Eldren and three other mages return to Agrinnia. They pull Aaron from the scrivener's shop and take him to Felicia's home. They confront her with evidence they've collected. She tells them she's been trading spells to Aaron in exchange for romantic favors, and that he knows nothing of what he's been copying for her apart from recognizing the general look of written spells. She also points out that it was Eldren who taught her magic. The mages kill Eldren first, for violating Guild law, then kill Felicia. Aaron is allowed to live after they try to determine if he knows any magic. He finds out they got him fired. He now has no source of income and no Felicia. However, he has inherited her home. He sells it, and decides to go to Capitol City to join the Mage's Guild, hoping to destroy it from within.

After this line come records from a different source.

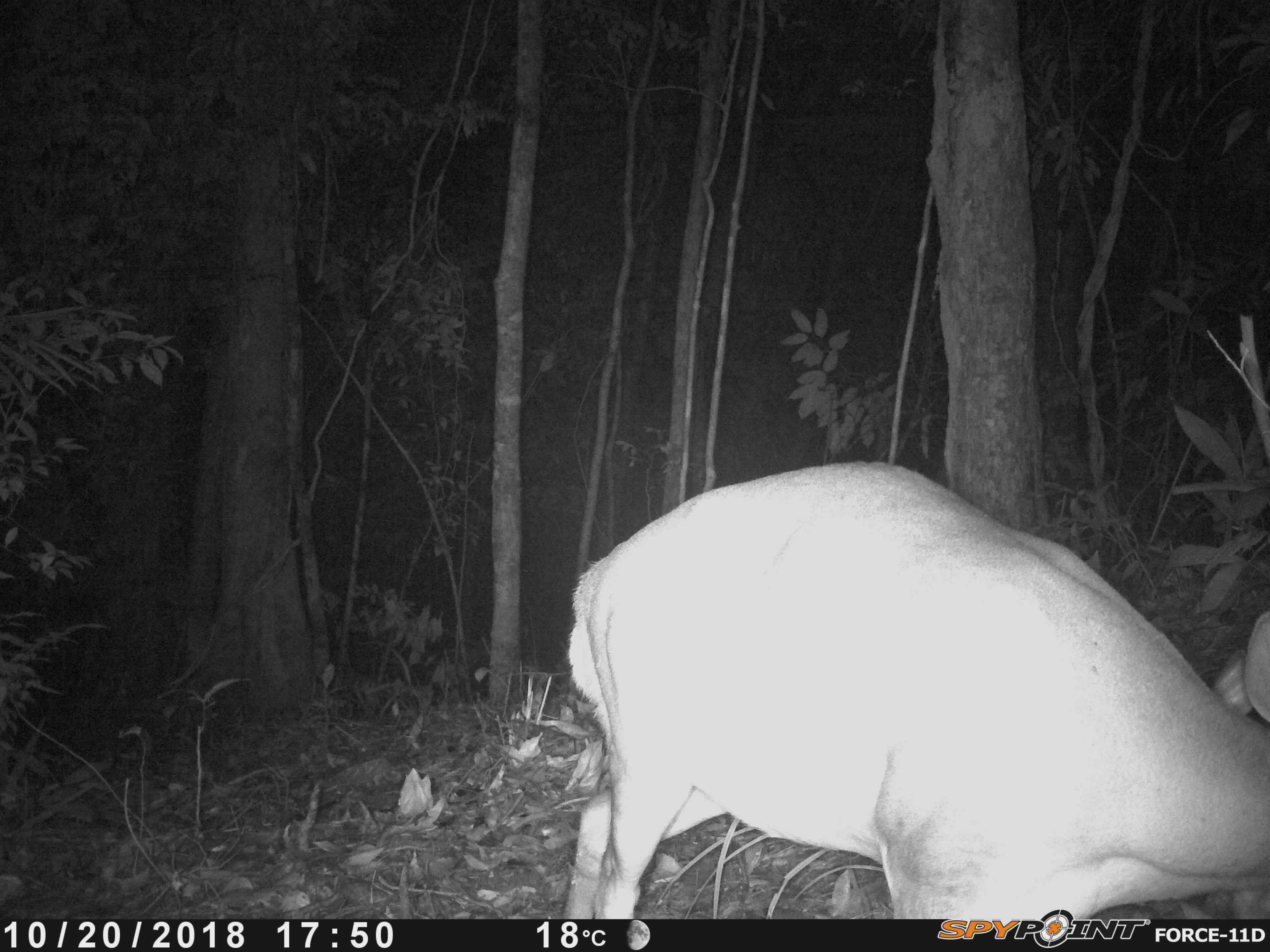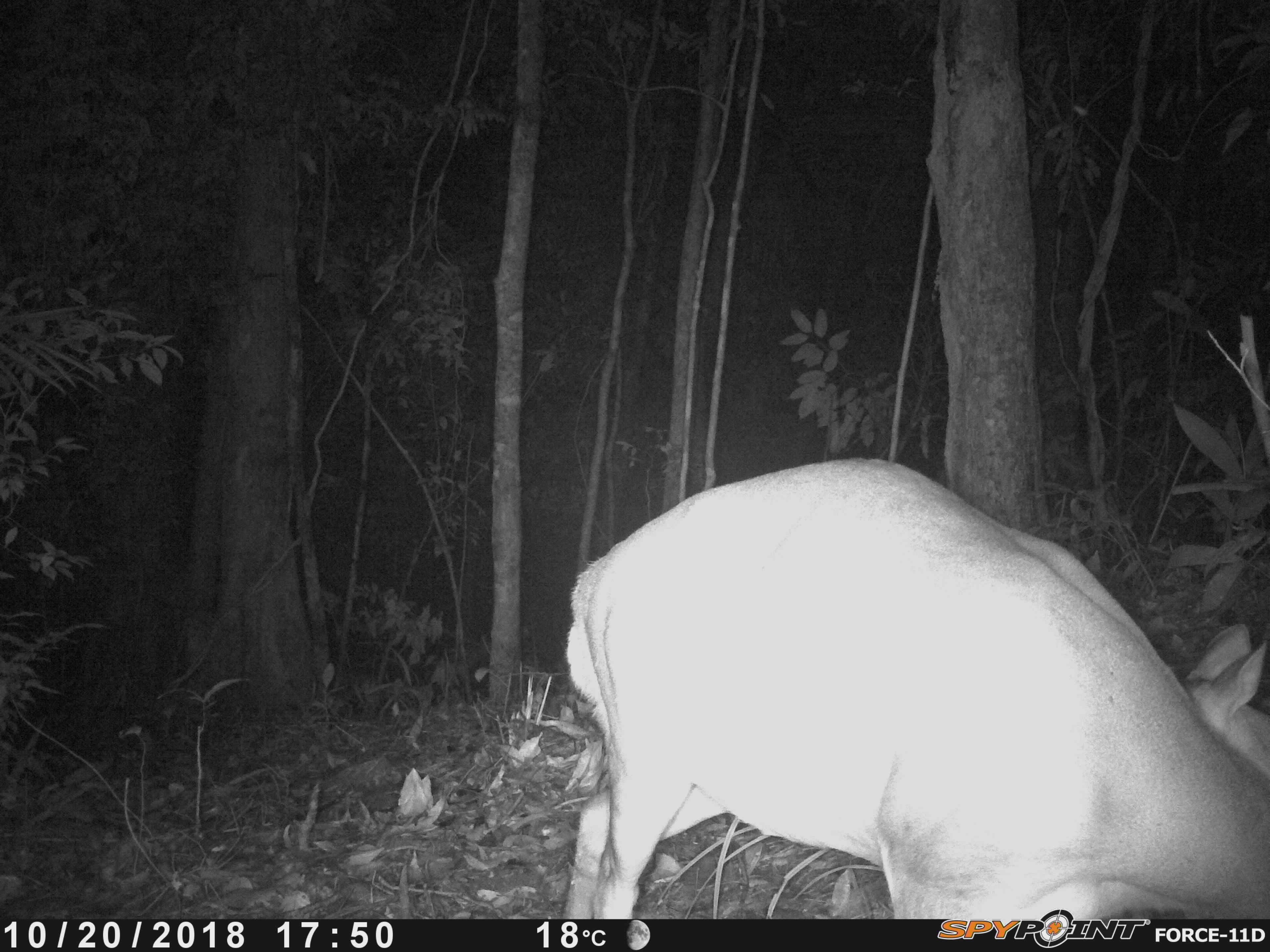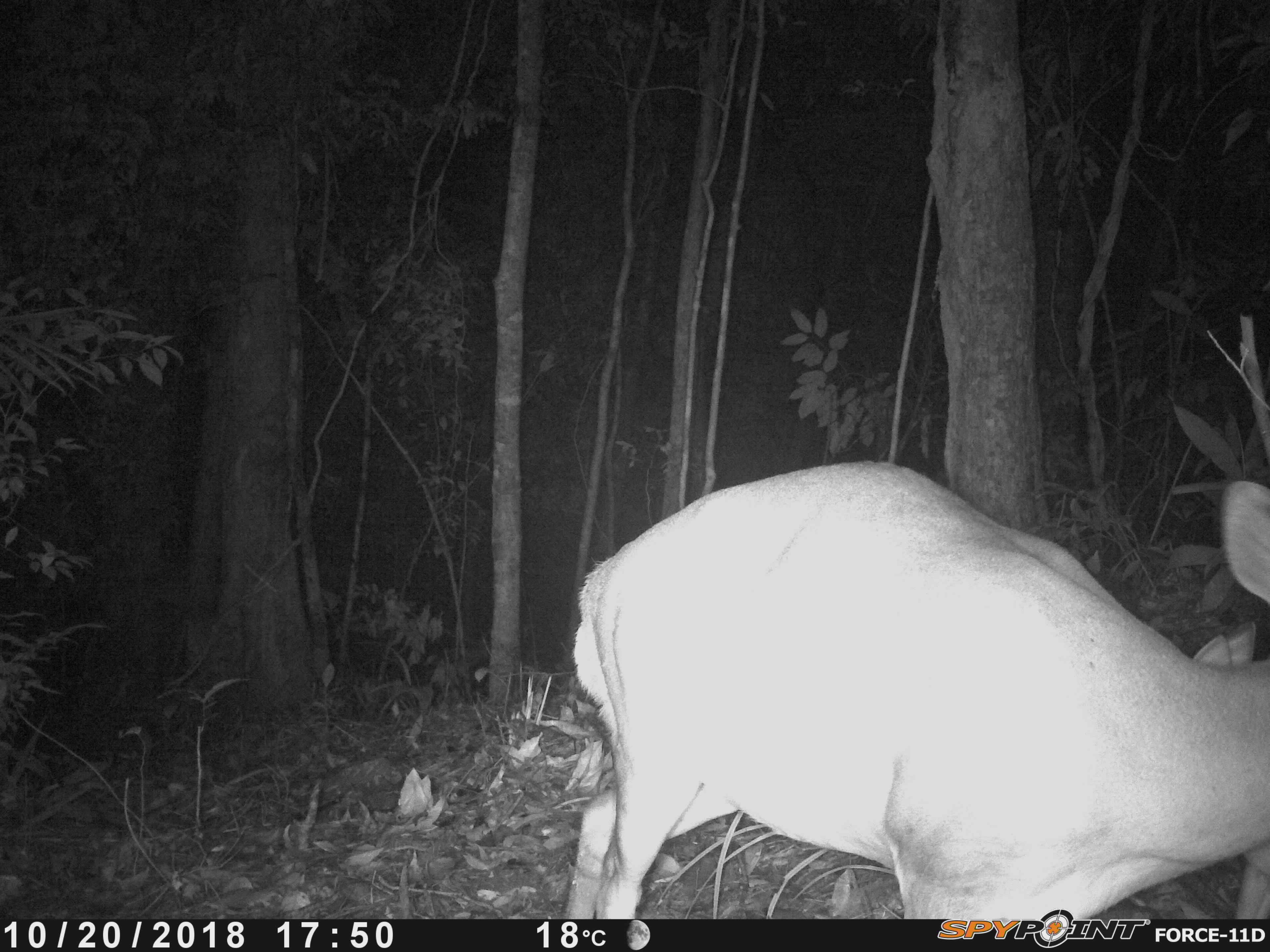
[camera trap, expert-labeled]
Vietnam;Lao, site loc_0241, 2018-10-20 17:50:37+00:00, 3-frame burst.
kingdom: Animalia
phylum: Chordata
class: Mammalia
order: Artiodactyla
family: Cervidae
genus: Muntiacus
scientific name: Muntiacus vuquangensis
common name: large-antlered muntjac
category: large antlered muntjac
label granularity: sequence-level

He's admitted to the Guild and assigned to a master mage named Elric. Elric begins teaching Aaron magic, and takes him on a mission into a neighboring country. There, they need to find a way to neutralize the magic used by the local population, to pave the way for their king to invade the country.

As my 50,000th word hit, they were in the other country, posing as businessmen who hoped to make money there. They realized they would need enough month to be able to pass as wealthy businessmen, which neither had. Aaron had spent his inheritance getting to Capitol City, bribing his way into the Guild, and reaching Elric. Elric had a bit of money, but not enough to pass for a businessman. He tells Aaron the answer is to rob a secure bank in the village they're passing through...

That's where the story stands as of the moment... I expect to finish it some time in December, then clean it up a bit. When I think it's at least "tolerable" to read, I'm planning to publish it as a PDF and make it available here for people to download and read. Right now, it's incredibly rough. NaNoWriMo focuses on writing speed rather than writing quality, so my novel contains a lot of wrong turns and foreshadowing for things that I intended to write into the story and never did. If you were to read it in its current form, you'd most likely come to the conclusion that I absolutely stink as a writer... and I wouldn't blame you. All I really have here is a very rough draft for a part of a novel, not an entire novel and certainly not a good, polished one.

In any case, NaNoWriMo was a fun experience and I look forward to participating in it again in 2010.